On that morning in early October Laura had been lying awake for some minutes when she heard her husband getting out of bed and leaving the dressing room by the far door. Her sleepy mind registered two things. First, that it was unusually early for him to be stirring. Being the senior partner in the firm of Brocklehurst and Garigan, Accountants of London Wall, he normally got up for a leisurely breakfast at eight o’clock and was rarely out of the house before nine.

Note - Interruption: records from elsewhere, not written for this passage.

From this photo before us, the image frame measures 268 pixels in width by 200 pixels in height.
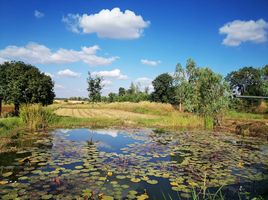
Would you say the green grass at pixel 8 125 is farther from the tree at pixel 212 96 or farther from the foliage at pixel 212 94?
the foliage at pixel 212 94

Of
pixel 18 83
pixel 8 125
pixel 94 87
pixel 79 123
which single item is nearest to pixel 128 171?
pixel 8 125

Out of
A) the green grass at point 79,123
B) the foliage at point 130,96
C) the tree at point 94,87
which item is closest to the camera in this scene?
the green grass at point 79,123

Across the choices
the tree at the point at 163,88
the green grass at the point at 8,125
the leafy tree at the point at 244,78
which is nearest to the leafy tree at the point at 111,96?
the tree at the point at 163,88

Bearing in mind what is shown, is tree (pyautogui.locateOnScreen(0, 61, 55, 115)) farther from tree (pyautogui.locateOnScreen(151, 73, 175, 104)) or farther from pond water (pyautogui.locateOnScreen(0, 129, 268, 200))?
tree (pyautogui.locateOnScreen(151, 73, 175, 104))

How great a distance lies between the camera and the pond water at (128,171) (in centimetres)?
543

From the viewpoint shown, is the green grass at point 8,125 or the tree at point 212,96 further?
the tree at point 212,96

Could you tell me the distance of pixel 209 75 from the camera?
20.1 metres

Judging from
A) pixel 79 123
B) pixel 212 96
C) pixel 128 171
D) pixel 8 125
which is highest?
pixel 212 96

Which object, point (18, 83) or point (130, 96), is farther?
point (130, 96)

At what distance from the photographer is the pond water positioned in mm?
5426

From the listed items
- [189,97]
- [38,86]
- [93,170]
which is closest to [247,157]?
[93,170]

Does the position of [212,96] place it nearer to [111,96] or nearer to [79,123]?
[79,123]

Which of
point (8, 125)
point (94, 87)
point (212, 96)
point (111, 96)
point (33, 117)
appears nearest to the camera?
point (8, 125)

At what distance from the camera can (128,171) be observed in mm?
6949
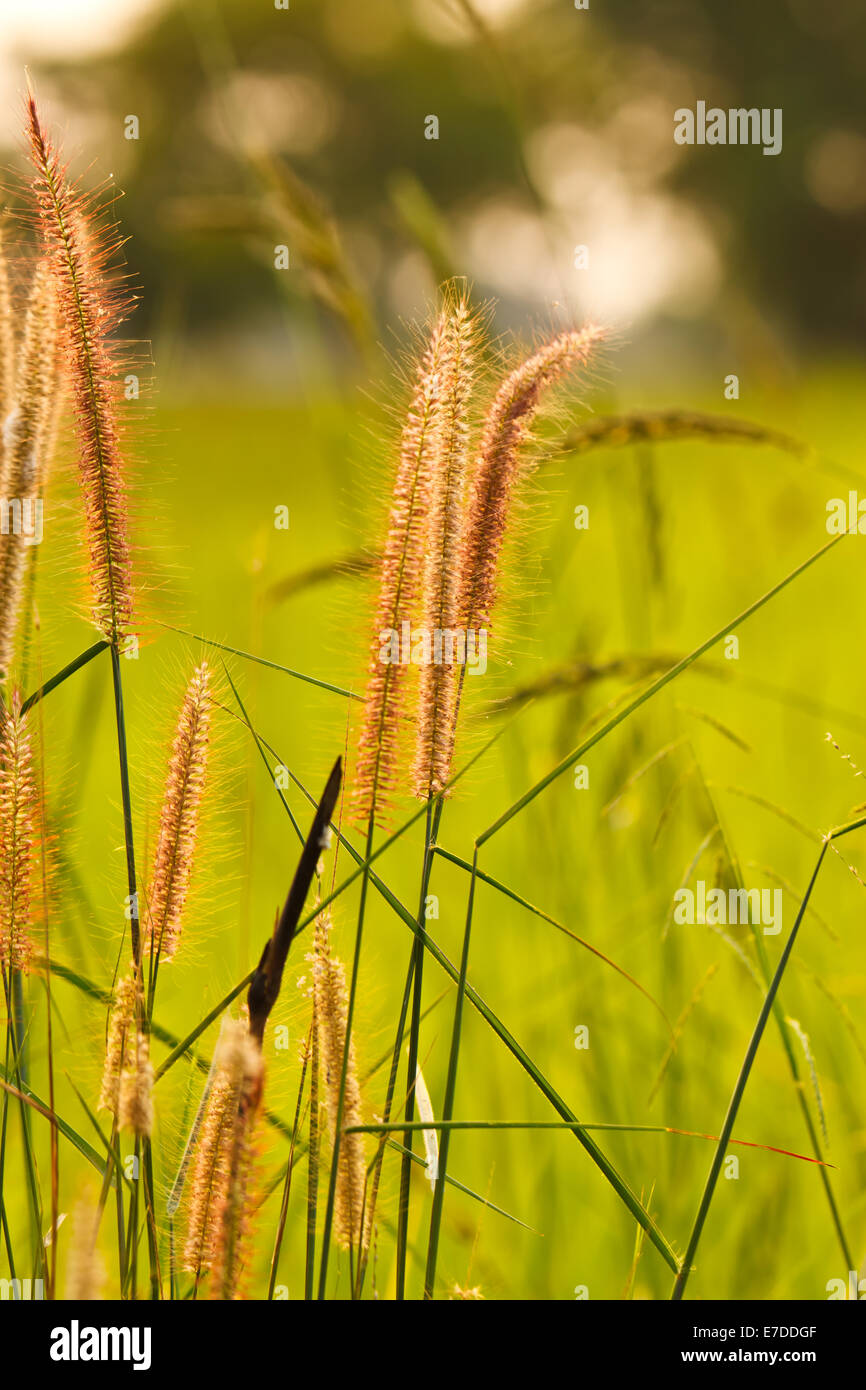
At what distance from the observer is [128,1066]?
0.38 meters

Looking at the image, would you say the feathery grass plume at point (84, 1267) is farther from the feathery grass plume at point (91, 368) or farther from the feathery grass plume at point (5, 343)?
the feathery grass plume at point (5, 343)

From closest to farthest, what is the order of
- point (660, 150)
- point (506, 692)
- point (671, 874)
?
1. point (506, 692)
2. point (671, 874)
3. point (660, 150)

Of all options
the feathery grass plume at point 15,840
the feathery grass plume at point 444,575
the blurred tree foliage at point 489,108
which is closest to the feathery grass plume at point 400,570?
the feathery grass plume at point 444,575

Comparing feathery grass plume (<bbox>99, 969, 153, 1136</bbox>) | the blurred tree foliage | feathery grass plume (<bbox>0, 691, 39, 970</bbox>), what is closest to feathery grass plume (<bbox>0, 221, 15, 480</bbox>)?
feathery grass plume (<bbox>0, 691, 39, 970</bbox>)

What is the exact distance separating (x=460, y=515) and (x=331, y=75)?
14892mm

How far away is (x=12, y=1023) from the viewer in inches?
15.8

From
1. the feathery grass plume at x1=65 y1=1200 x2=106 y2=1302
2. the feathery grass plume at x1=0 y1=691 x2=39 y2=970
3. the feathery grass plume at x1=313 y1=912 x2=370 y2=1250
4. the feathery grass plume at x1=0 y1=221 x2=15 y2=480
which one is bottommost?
the feathery grass plume at x1=65 y1=1200 x2=106 y2=1302

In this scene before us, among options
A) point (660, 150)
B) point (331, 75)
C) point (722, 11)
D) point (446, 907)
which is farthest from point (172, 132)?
point (446, 907)

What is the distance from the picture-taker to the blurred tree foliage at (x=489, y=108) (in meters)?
11.6

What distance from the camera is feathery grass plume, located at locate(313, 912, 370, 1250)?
37 centimetres

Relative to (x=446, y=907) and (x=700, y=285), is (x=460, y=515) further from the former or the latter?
(x=700, y=285)

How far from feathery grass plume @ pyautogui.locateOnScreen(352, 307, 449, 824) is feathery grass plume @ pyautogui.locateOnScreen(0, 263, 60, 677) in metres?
0.13

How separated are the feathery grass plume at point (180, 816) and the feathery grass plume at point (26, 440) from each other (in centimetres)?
8

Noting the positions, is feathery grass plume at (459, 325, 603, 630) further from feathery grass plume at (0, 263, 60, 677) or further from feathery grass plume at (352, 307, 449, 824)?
feathery grass plume at (0, 263, 60, 677)
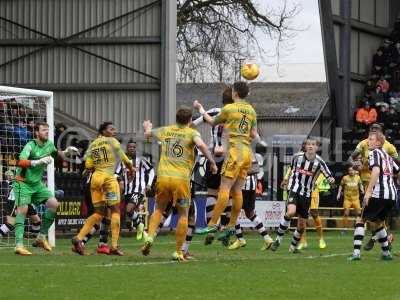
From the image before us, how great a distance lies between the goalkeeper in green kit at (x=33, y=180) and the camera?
61.7 feet

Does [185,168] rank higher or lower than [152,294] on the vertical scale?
higher

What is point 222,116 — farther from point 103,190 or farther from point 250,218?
point 250,218

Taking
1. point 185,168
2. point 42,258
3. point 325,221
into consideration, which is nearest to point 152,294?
point 185,168

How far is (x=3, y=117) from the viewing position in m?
23.9

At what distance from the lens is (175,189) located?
52.9 ft

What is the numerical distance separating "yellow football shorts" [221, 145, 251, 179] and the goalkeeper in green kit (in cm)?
262

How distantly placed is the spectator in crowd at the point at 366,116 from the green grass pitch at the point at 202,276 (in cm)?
2087

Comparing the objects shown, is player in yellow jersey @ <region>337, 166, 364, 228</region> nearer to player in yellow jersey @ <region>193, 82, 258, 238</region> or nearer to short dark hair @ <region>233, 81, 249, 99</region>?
player in yellow jersey @ <region>193, 82, 258, 238</region>

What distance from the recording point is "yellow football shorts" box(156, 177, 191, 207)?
634 inches

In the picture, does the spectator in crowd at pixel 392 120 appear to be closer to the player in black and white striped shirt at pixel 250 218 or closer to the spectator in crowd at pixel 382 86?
the spectator in crowd at pixel 382 86

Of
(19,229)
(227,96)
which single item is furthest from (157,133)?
(19,229)

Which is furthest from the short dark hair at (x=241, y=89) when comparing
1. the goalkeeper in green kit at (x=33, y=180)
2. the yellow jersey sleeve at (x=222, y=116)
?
the goalkeeper in green kit at (x=33, y=180)

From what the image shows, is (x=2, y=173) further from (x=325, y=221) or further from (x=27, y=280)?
(x=325, y=221)

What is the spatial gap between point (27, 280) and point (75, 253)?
17.6 ft
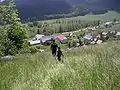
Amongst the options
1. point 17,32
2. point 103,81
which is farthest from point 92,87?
point 17,32

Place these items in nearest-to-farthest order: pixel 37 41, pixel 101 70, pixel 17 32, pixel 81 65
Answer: pixel 101 70 < pixel 81 65 < pixel 17 32 < pixel 37 41

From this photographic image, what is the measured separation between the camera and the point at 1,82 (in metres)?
6.15

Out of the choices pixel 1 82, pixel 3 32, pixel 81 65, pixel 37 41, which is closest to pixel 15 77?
pixel 1 82

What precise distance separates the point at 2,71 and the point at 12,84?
1.29m

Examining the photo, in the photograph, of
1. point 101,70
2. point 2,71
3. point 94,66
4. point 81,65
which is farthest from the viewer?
point 2,71

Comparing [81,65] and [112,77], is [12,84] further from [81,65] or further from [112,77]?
[112,77]

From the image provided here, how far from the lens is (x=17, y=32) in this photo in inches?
2736

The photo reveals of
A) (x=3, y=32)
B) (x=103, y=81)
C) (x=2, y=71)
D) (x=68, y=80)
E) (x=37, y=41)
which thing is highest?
(x=103, y=81)

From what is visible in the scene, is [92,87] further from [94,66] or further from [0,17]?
[0,17]

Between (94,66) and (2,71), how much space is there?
2159 mm

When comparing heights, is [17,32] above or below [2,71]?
below

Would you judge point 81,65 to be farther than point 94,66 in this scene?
Yes

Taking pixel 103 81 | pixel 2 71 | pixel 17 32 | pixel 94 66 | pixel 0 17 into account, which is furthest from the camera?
pixel 17 32

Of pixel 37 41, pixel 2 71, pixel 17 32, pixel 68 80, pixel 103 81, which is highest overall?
pixel 103 81
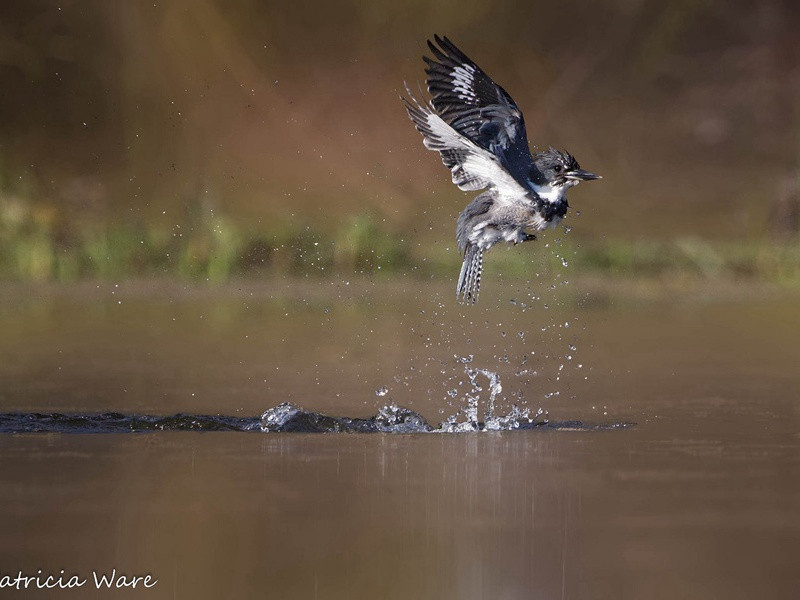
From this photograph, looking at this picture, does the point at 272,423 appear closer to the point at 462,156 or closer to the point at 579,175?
the point at 462,156

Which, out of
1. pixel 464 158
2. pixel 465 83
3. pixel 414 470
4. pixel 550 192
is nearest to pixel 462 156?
pixel 464 158

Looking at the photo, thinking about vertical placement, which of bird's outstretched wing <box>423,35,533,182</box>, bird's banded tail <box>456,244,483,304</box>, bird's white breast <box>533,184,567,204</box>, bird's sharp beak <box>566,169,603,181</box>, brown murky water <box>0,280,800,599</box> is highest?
bird's outstretched wing <box>423,35,533,182</box>

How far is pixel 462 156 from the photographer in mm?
7418

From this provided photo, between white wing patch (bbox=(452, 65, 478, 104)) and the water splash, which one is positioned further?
white wing patch (bbox=(452, 65, 478, 104))

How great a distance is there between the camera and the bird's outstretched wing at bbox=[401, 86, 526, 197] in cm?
718

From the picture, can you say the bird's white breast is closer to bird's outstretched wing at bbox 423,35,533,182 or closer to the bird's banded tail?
bird's outstretched wing at bbox 423,35,533,182

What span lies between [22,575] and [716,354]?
6046 mm

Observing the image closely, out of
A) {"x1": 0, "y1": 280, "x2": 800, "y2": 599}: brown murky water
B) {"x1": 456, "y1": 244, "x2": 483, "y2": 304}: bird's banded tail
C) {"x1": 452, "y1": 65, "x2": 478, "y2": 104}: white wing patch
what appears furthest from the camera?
{"x1": 452, "y1": 65, "x2": 478, "y2": 104}: white wing patch

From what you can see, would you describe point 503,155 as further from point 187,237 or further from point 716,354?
point 187,237

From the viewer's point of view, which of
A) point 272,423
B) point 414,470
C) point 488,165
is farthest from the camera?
point 488,165

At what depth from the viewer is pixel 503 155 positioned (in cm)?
750

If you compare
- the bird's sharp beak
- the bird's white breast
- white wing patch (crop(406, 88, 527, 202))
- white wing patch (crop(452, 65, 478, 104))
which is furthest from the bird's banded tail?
white wing patch (crop(452, 65, 478, 104))

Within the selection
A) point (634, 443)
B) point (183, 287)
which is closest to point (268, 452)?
point (634, 443)

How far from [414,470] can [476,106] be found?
8.29ft
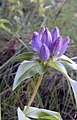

The second thought was that he had left his room so quickly that he could not have had time to do more than throw on his clothes. Usually he was a careful and meticulous dresser. Then she heard the front door of the house opening and shutting softly. Some minutes passed. Where could he be going? She remembered that on one occasion, when she had forgotten to replenish her asthma medicine, he had slipped out to the chemist in the village, who lived over his shop, and had extracted a new bottle from him. That was the sort of thing he did for her.
Then she heard the car starting up.
After listening for a few minutes she got out of bed, put on dressing gown and slippers, went downstairs and out into the garden.
The car seemed to have been running for a long time. As she approached she could hear the engine thudding away. When she tried to open the garage door she found that it was not only shut, but seemed to have been bolted on the inside. She wasted a few minutes clawing at it. Then turned, ran back to the house and grabbed the telephone.
The local policeman — there was only one in the village — had been out most of the night before watching for poachers, but the panic in her voice ultimately stirred him into action.
“Come quickly, please.”
“Sounds as if the door’s jammed. If it is, I’ll have to bring tools to break it down.”